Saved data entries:
--
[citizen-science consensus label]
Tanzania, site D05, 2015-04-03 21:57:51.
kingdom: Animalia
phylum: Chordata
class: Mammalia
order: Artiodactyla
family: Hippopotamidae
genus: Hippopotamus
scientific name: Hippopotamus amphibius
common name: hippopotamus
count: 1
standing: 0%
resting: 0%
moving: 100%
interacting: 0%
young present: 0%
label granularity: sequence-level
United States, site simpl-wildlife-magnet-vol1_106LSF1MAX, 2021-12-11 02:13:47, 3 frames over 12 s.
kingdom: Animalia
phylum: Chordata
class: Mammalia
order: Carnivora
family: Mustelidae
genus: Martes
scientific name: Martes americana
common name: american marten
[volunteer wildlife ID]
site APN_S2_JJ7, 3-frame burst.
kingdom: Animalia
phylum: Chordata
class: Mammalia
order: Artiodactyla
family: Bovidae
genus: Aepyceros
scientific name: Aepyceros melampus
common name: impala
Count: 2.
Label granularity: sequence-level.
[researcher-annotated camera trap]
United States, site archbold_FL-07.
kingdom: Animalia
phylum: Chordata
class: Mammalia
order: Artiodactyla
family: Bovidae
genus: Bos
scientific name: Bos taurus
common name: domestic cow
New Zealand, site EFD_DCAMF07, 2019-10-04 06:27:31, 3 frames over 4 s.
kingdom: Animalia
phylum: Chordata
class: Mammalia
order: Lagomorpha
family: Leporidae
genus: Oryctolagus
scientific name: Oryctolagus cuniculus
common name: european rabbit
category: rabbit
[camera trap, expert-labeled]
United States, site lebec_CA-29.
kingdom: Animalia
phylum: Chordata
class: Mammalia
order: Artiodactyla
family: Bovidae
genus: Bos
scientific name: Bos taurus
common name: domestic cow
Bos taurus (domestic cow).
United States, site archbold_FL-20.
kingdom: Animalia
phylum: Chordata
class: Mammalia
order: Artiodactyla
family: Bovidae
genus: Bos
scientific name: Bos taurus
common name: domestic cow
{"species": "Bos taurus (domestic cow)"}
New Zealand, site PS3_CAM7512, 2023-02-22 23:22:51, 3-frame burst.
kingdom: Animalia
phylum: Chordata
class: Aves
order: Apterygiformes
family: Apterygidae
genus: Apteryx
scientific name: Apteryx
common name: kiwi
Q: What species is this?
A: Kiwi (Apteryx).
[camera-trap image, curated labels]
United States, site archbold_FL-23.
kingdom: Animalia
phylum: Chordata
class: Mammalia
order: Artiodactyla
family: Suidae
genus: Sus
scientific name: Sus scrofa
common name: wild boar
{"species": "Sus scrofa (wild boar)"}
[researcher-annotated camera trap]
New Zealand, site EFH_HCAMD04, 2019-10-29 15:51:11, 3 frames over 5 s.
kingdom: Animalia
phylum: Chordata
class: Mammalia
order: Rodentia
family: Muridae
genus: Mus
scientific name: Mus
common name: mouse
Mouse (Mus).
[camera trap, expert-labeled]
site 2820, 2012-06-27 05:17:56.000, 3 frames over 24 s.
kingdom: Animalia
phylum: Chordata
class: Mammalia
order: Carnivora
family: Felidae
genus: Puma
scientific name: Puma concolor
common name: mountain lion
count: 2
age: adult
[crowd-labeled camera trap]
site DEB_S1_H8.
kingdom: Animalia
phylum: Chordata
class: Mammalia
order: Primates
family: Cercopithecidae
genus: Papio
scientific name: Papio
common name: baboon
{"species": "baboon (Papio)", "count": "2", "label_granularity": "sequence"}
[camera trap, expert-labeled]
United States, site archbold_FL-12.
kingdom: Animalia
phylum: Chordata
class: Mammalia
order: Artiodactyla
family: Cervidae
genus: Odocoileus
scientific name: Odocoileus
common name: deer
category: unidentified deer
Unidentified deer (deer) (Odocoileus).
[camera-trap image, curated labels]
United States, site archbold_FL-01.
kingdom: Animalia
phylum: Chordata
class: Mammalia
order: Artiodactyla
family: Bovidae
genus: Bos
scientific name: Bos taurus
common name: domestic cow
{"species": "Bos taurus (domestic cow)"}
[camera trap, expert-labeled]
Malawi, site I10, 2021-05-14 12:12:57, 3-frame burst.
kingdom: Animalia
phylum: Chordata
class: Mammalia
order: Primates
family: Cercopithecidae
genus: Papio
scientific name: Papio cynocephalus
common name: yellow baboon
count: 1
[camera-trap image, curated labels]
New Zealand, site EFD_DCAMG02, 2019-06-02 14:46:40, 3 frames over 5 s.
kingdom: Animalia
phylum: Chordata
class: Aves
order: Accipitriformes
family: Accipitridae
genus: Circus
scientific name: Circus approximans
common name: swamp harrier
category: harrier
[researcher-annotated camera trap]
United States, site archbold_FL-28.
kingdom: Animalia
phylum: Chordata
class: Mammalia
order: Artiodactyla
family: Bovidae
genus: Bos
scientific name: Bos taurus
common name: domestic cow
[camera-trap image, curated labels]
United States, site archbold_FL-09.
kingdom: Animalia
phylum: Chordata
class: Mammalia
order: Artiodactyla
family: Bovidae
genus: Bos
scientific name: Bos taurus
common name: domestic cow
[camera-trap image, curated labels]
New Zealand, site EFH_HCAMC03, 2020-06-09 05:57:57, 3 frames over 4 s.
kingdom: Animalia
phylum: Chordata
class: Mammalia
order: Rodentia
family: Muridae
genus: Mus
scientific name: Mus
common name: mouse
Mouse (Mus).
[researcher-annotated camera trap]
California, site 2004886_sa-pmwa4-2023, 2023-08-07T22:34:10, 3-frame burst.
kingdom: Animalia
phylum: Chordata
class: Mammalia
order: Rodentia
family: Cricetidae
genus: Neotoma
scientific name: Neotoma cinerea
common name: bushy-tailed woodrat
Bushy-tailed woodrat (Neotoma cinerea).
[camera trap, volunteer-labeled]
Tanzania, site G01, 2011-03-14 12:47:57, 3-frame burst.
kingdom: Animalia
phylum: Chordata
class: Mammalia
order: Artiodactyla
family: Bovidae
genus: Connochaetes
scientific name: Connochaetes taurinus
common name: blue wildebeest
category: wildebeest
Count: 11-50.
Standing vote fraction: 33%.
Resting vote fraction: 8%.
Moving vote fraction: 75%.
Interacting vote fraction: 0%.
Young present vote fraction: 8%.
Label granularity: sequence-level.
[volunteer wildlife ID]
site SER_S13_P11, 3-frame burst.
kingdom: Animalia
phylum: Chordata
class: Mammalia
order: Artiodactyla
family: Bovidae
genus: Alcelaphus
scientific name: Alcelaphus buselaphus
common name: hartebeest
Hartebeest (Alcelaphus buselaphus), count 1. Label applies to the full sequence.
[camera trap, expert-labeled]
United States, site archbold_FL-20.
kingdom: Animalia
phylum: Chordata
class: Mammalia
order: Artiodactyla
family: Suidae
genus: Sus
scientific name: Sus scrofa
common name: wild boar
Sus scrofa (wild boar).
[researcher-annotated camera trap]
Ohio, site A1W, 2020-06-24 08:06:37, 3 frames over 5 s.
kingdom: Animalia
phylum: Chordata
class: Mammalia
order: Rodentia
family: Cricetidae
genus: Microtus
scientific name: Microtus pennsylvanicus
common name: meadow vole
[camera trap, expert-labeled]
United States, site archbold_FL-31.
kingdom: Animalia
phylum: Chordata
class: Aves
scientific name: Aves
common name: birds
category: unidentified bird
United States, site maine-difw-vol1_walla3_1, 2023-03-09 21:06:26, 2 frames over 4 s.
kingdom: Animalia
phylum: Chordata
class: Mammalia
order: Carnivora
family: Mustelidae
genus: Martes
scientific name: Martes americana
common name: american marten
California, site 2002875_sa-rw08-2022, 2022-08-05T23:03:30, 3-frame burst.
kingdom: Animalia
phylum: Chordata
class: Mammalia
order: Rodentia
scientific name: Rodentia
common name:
--
## WHAT TO WORK ON
The answer should be the complete set of records, printed exactly.

## TASK ANSWER
[citizen-science consensus label]
Tanzania, site D05, 2015-04-03 21:57:51.
kingdom: Animalia
phylum: Chordata
class: Mammalia
order: Artiodactyla
family: Hippopotamidae
genus: Hippopotamus
scientific name: Hippopotamus amphibius
common name: hippopotamus
count: 1
standing: 0%
resting: 0%
moving: 100%
interacting: 0%
young present: 0%
label granularity: sequence-level
United States, site simpl-wildlife-magnet-vol1_106LSF1MAX, 2021-12-11 02:13:47, 3 frames over 12 s.
kingdom: Animalia
phylum: Chordata
class: Mammalia
order: Carnivora
family: Mustelidae
genus: Martes
scientific name: Martes americana
common name: american marten
[volunteer wildlife ID]
site APN_S2_JJ7, 3-frame burst.
kingdom: Animalia
phylum: Chordata
class: Mammalia
order: Artiodactyla
family: Bovidae
genus: Aepyceros
scientific name: Aepyceros melampus
common name: impala
Count: 2.
Label granularity: sequence-level.
[researcher-annotated camera trap]
United States, site archbold_FL-07.
kingdom: Animalia
phylum: Chordata
class: Mammalia
order: Artiodactyla
family: Bovidae
genus: Bos
scientific name: Bos taurus
common name: domestic cow
New Zealand, site EFD_DCAMF07, 2019-10-04 06:27:31, 3 frames over 4 s.
kingdom: Animalia
phylum: Chordata
class: Mammalia
order: Lagomorpha
family: Leporidae
genus: Oryctolagus
scientific name: Oryctolagus cuniculus
common name: european rabbit
category: rabbit
[camera trap, expert-labeled]
United States, site lebec_CA-29.
kingdom: Animalia
phylum: Chordata
class: Mammalia
order: Artiodactyla
family: Bovidae
genus: Bos
scientific name: Bos taurus
common name: domestic cow
Bos taurus (domestic cow).
United States, site archbold_FL-20.
kingdom: Animalia
phylum: Chordata
class: Mammalia
order: Artiodactyla
family: Bovidae
genus: Bos
scientific name: Bos taurus
common name: domestic cow
{"species": "Bos taurus (domestic cow)"}
New Zealand, site PS3_CAM7512, 2023-02-22 23:22:51, 3-frame burst.
kingdom: Animalia
phylum: Chordata
class: Aves
order: Apterygiformes
family: Apterygidae
genus: Apteryx
scientific name: Apteryx
common name: kiwi
Q: What species is this?
A: Kiwi (Apteryx).
[camera-trap image, curated labels]
United States, site archbold_FL-23.
kingdom: Animalia
phylum: Chordata
class: Mammalia
order: Artiodactyla
family: Suidae
genus: Sus
scientific name: Sus scrofa
common name: wild boar
{"species": "Sus scrofa (wild boar)"}
[researcher-annotated camera trap]
New Zealand, site EFH_HCAMD04, 2019-10-29 15:51:11, 3 frames over 5 s.
kingdom: Animalia
phylum: Chordata
class: Mammalia
order: Rodentia
family: Muridae
genus: Mus
scientific name: Mus
common name: mouse
Mouse (Mus).
[camera trap, expert-labeled]
site 2820, 2012-06-27 05:17:56.000, 3 frames over 24 s.
kingdom: Animalia
phylum: Chordata
class: Mammalia
order: Carnivora
family: Felidae
genus: Puma
scientific name: Puma concolor
common name: mountain lion
count: 2
age: adult
[crowd-labeled camera trap]
site DEB_S1_H8.
kingdom: Animalia
phylum: Chordata
class: Mammalia
order: Primates
family: Cercopithecidae
genus: Papio
scientific name: Papio
common name: baboon
{"species": "baboon (Papio)", "count": "2", "label_granularity": "sequence"}
[camera trap, expert-labeled]
United States, site archbold_FL-12.
kingdom: Animalia
phylum: Chordata
class: Mammalia
order: Artiodactyla
family: Cervidae
genus: Odocoileus
scientific name: Odocoileus
common name: deer
category: unidentified deer
Unidentified deer (deer) (Odocoileus).
[camera-trap image, curated labels]
United States, site archbold_FL-01.
kingdom: Animalia
phylum: Chordata
class: Mammalia
order: Artiodactyla
family: Bovidae
genus: Bos
scientific name: Bos taurus
common name: domestic cow
{"species": "Bos taurus (domestic cow)"}
[camera trap, expert-labeled]
Malawi, site I10, 2021-05-14 12:12:57, 3-frame burst.
kingdom: Animalia
phylum: Chordata
class: Mammalia
order: Primates
family: Cercopithecidae
genus: Papio
scientific name: Papio cynocephalus
common name: yellow baboon
count: 1
[camera-trap image, curated labels]
New Zealand, site EFD_DCAMG02, 2019-06-02 14:46:40, 3 frames over 5 s.
kingdom: Animalia
phylum: Chordata
class: Aves
order: Accipitriformes
family: Accipitridae
genus: Circus
scientific name: Circus approximans
common name: swamp harrier
category: harrier
[researcher-annotated camera trap]
United States, site archbold_FL-28.
kingdom: Animalia
phylum: Chordata
class: Mammalia
order: Artiodactyla
family: Bovidae
genus: Bos
scientific name: Bos taurus
common name: domestic cow
[camera-trap image, curated labels]
United States, site archbold_FL-09.
kingdom: Animalia
phylum: Chordata
class: Mammalia
order: Artiodactyla
family: Bovidae
genus: Bos
scientific name: Bos taurus
common name: domestic cow
[camera-trap image, curated labels]
New Zealand, site EFH_HCAMC03, 2020-06-09 05:57:57, 3 frames over 4 s.
kingdom: Animalia
phylum: Chordata
class: Mammalia
order: Rodentia
family: Muridae
genus: Mus
scientific name: Mus
common name: mouse
Mouse (Mus).
[researcher-annotated camera trap]
California, site 2004886_sa-pmwa4-2023, 2023-08-07T22:34:10, 3-frame burst.
kingdom: Animalia
phylum: Chordata
class: Mammalia
order: Rodentia
family: Cricetidae
genus: Neotoma
scientific name: Neotoma cinerea
common name: bushy-tailed woodrat
Bushy-tailed woodrat (Neotoma cinerea).
[camera trap, volunteer-labeled]
Tanzania, site G01, 2011-03-14 12:47:57, 3-frame burst.
kingdom: Animalia
phylum: Chordata
class: Mammalia
order: Artiodactyla
family: Bovidae
genus: Connochaetes
scientific name: Connochaetes taurinus
common name: blue wildebeest
category: wildebeest
Count: 11-50.
Standing vote fraction: 33%.
Resting vote fraction: 8%.
Moving vote fraction: 75%.
Interacting vote fraction: 0%.
Young present vote fraction: 8%.
Label granularity: sequence-level.
[volunteer wildlife ID]
site SER_S13_P11, 3-frame burst.
kingdom: Animalia
phylum: Chordata
class: Mammalia
order: Artiodactyla
family: Bovidae
genus: Alcelaphus
scientific name: Alcelaphus buselaphus
common name: hartebeest
Hartebeest (Alcelaphus buselaphus), count 1. Label applies to the full sequence.
[camera trap, expert-labeled]
United States, site archbold_FL-20.
kingdom: Animalia
phylum: Chordata
class: Mammalia
order: Artiodactyla
family: Suidae
genus: Sus
scientific name: Sus scrofa
common name: wild boar
Sus scrofa (wild boar).
[researcher-annotated camera trap]
Ohio, site A1W, 2020-06-24 08:06:37, 3 frames over 5 s.
kingdom: Animalia
phylum: Chordata
class: Mammalia
order: Rodentia
family: Cricetidae
genus: Microtus
scientific name: Microtus pennsylvanicus
common name: meadow vole
[camera trap, expert-labeled]
United States, site archbold_FL-31.
kingdom: Animalia
phylum: Chordata
class: Aves
scientific name: Aves
common name: birds
category: unidentified bird
United States, site maine-difw-vol1_walla3_1, 2023-03-09 21:06:26, 2 frames over 4 s.
kingdom: Animalia
phylum: Chordata
class: Mammalia
order: Carnivora
family: Mustelidae
genus: Martes
scientific name: Martes americana
common name: american marten
California, site 2002875_sa-rw08-2022, 2022-08-05T23:03:30, 3-frame burst.
kingdom: Animalia
phylum: Chordata
class: Mammalia
order: Rodentia
scientific name: Rodentia
common name:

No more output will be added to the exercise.